REQUIRED WORK =>
Extract the text of every entry below exactly; leave images out.

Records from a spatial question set
▬▬▬▬▬▬
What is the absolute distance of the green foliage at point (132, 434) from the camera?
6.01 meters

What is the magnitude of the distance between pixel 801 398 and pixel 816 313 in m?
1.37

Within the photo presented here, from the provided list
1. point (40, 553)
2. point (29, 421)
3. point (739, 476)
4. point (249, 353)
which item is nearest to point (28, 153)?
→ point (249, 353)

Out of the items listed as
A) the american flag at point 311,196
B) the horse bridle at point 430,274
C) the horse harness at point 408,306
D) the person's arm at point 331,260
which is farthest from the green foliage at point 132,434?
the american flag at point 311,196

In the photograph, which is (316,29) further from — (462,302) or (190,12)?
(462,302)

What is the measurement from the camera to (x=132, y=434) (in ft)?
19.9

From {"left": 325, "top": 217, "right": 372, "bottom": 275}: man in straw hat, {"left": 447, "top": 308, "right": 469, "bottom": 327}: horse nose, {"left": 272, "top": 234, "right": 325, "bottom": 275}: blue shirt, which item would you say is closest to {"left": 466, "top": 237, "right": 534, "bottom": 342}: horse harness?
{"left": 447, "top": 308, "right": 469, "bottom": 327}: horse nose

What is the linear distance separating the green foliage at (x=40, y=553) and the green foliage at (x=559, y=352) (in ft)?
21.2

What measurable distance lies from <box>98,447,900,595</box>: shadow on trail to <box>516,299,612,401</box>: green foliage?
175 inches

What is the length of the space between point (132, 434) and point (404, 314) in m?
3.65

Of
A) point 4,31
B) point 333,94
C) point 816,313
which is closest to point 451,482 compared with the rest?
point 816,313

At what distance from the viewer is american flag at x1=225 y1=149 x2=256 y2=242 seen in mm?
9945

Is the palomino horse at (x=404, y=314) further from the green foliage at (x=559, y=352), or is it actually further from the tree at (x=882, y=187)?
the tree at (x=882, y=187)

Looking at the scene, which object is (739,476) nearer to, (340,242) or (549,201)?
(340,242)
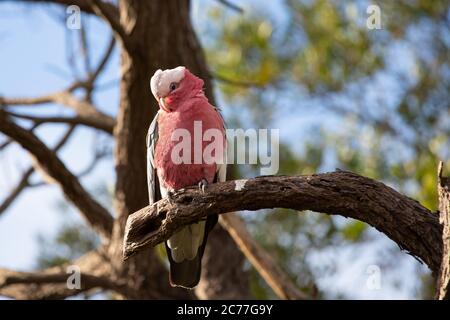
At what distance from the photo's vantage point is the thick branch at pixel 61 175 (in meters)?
5.67

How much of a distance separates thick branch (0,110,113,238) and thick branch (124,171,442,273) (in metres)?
1.86

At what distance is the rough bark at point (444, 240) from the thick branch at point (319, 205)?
15cm

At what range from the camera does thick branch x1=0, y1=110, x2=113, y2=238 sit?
5.67 meters

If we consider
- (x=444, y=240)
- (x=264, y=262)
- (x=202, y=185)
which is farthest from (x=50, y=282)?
(x=444, y=240)

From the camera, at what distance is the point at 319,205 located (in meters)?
4.07

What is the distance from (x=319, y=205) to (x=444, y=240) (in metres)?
0.64

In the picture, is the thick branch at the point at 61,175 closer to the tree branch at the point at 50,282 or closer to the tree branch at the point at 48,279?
the tree branch at the point at 50,282

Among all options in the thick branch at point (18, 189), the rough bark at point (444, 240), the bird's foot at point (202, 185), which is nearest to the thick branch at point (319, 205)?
the bird's foot at point (202, 185)

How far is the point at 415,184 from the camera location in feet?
24.0

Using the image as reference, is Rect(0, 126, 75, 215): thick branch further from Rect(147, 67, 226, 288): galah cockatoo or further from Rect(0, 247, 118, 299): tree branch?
Rect(147, 67, 226, 288): galah cockatoo

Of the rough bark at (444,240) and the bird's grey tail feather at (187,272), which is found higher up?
the rough bark at (444,240)
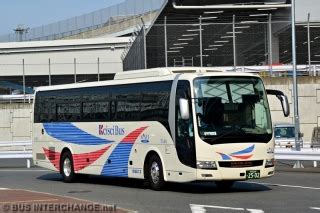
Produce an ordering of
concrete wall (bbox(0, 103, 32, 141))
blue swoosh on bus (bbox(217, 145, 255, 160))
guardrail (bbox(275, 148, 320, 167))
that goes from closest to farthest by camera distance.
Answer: blue swoosh on bus (bbox(217, 145, 255, 160))
guardrail (bbox(275, 148, 320, 167))
concrete wall (bbox(0, 103, 32, 141))

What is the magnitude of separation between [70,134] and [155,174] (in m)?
4.94

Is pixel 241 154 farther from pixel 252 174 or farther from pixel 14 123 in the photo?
pixel 14 123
▬▬▬▬▬▬
SOLUTION FOR THIS EXERCISE =>
What is the absolute distance of the green foliage at point (132, 434) from the camera?
6.01 meters

What is the magnitude of the distance between pixel 801 398 and pixel 816 313 in m?
1.37

Within the photo presented here, from the provided list
1. point (40, 553)
2. point (29, 421)
3. point (739, 476)
4. point (249, 353)
which item is nearest to point (28, 153)?
→ point (249, 353)

Out of the items listed as
A) the american flag at point 311,196
B) the horse bridle at point 430,274
C) the horse harness at point 408,306
D) the person's arm at point 331,260
which is farthest from the green foliage at point 132,434?
the american flag at point 311,196

In the photograph, which is (316,29) further from — (462,302) or (190,12)?
(462,302)

What is the measurement from the camera to (x=132, y=434) (in ft)?
19.9

From {"left": 325, "top": 217, "right": 372, "bottom": 275}: man in straw hat, {"left": 447, "top": 308, "right": 469, "bottom": 327}: horse nose, {"left": 272, "top": 234, "right": 325, "bottom": 275}: blue shirt, which item would you say is closest to {"left": 466, "top": 237, "right": 534, "bottom": 342}: horse harness?
{"left": 447, "top": 308, "right": 469, "bottom": 327}: horse nose

What is the linear distance separating the green foliage at (x=40, y=553) and the green foliage at (x=559, y=352) (in ft)?
21.2

What measurable distance lies from <box>98,447,900,595</box>: shadow on trail to <box>516,299,612,401</box>: green foliage?
175 inches

What is the length of the space between point (132, 434) and point (404, 314) in m?
3.65

Of
A) point 4,31
B) point 333,94
C) point 816,313
which is closest to point 451,482 compared with the rest?
point 816,313

At what distance from the viewer is american flag at x1=225 y1=149 x2=256 y2=242 seen in mm?
9945

Is the palomino horse at (x=404, y=314) further from the green foliage at (x=559, y=352), or is it actually further from the tree at (x=882, y=187)?
the tree at (x=882, y=187)

Looking at the scene, which object is (739,476) nearer to, (340,242) or (549,201)?
(340,242)
At what distance from the photo's vantage point is the thick branch at pixel 61 175 (in meters)?
5.67

How much of a distance separates thick branch (0,110,113,238) and thick branch (124,171,442,273) (in metres)?
1.86

At what distance is the rough bark at point (444, 240) from the thick branch at point (319, 205)?
15cm

At what range from the camera does thick branch x1=0, y1=110, x2=113, y2=238 sit?
5.67 meters

If we consider
- (x=444, y=240)
- (x=264, y=262)
- (x=202, y=185)
which is farthest from (x=50, y=282)?
(x=444, y=240)

From the camera, at what distance is the point at 319,205 located (in meters)?
4.07

What is the distance from (x=319, y=205) to (x=444, y=240) (in metres)?
0.64

In the picture, is the thick branch at the point at 61,175 closer to the tree branch at the point at 50,282 or closer to the tree branch at the point at 48,279?
the tree branch at the point at 50,282

Among all options in the thick branch at point (18, 189), the rough bark at point (444, 240), the bird's foot at point (202, 185), which is nearest to the thick branch at point (319, 205)?
the bird's foot at point (202, 185)

How far is the point at 415,184 from the camera location in feet?
24.0

Using the image as reference, is Rect(0, 126, 75, 215): thick branch further from Rect(147, 67, 226, 288): galah cockatoo or further from Rect(0, 247, 118, 299): tree branch?
Rect(147, 67, 226, 288): galah cockatoo

Of the rough bark at (444,240) and the bird's grey tail feather at (187,272), which is found higher up?
the rough bark at (444,240)
Produce an ordering of
concrete wall (bbox(0, 103, 32, 141))
blue swoosh on bus (bbox(217, 145, 255, 160))
guardrail (bbox(275, 148, 320, 167))
that goes from closest to farthest by camera distance.
Answer: blue swoosh on bus (bbox(217, 145, 255, 160))
guardrail (bbox(275, 148, 320, 167))
concrete wall (bbox(0, 103, 32, 141))

What is the magnitude of separation between [70,134] and [155,174] (in m)?
4.94

Is pixel 241 154 farther from pixel 252 174 or farther from pixel 14 123 in the photo?
pixel 14 123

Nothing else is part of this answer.